**Exercise goal:** Could you set down exactly the lines in the records below between the line holding "Burning herbal balls" and the line holding "Alisa Robinson speaks", inclusive?

Provided material Block Start

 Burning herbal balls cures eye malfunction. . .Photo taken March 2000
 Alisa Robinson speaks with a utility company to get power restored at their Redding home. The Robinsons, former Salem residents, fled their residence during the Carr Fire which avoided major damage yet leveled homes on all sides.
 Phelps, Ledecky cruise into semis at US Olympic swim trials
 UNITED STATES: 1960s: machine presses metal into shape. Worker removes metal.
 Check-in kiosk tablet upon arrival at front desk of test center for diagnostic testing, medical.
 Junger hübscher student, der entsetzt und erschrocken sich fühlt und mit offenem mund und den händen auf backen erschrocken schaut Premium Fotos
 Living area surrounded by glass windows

Provided material Block End
Provided material Block Start

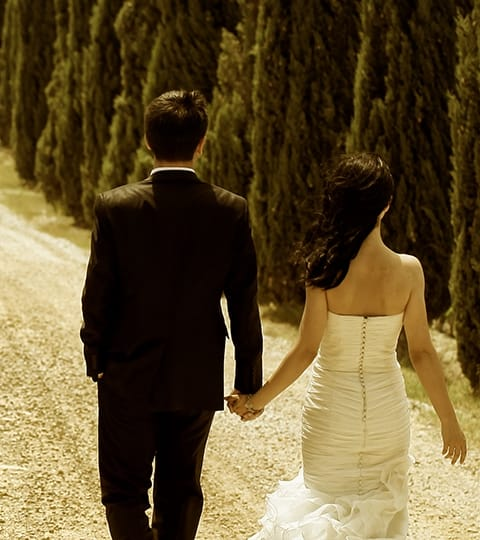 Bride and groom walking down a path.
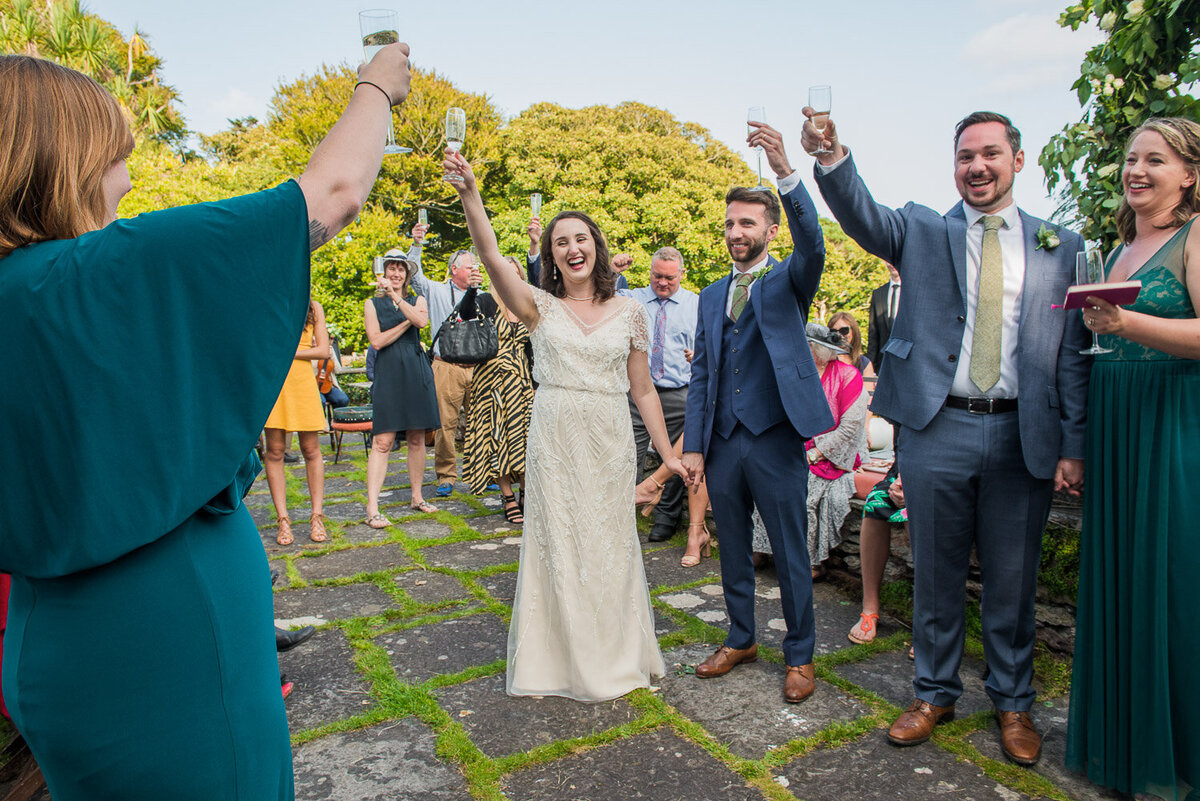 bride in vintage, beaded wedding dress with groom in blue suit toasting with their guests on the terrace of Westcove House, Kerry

Provided material Block End
Provided material Block Start

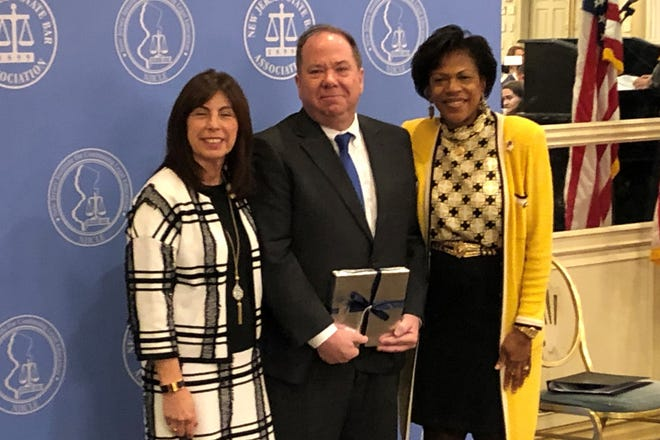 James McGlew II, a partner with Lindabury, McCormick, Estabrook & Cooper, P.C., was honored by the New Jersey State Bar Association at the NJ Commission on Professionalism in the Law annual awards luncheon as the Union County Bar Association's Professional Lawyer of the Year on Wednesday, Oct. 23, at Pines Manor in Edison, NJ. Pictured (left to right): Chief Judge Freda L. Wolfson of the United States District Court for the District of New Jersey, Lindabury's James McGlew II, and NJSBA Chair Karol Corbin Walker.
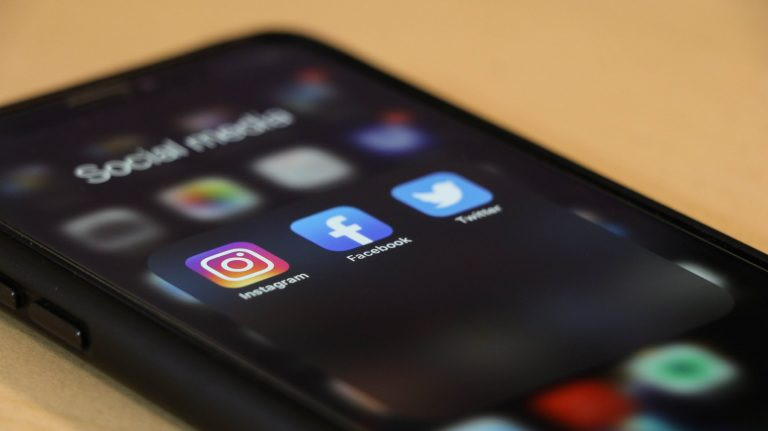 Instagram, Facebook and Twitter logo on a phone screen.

Provided material Block End

**Response to this exercise:**
 Burning herbal balls cures eye malfunction. . .Photo taken March 2000
 Alisa Robinson speaks with a utility company to get power restored at their Redding home. The Robinsons, former Salem residents, fled their residence during the Carr Fire which avoided major damage yet leveled homes on all sides.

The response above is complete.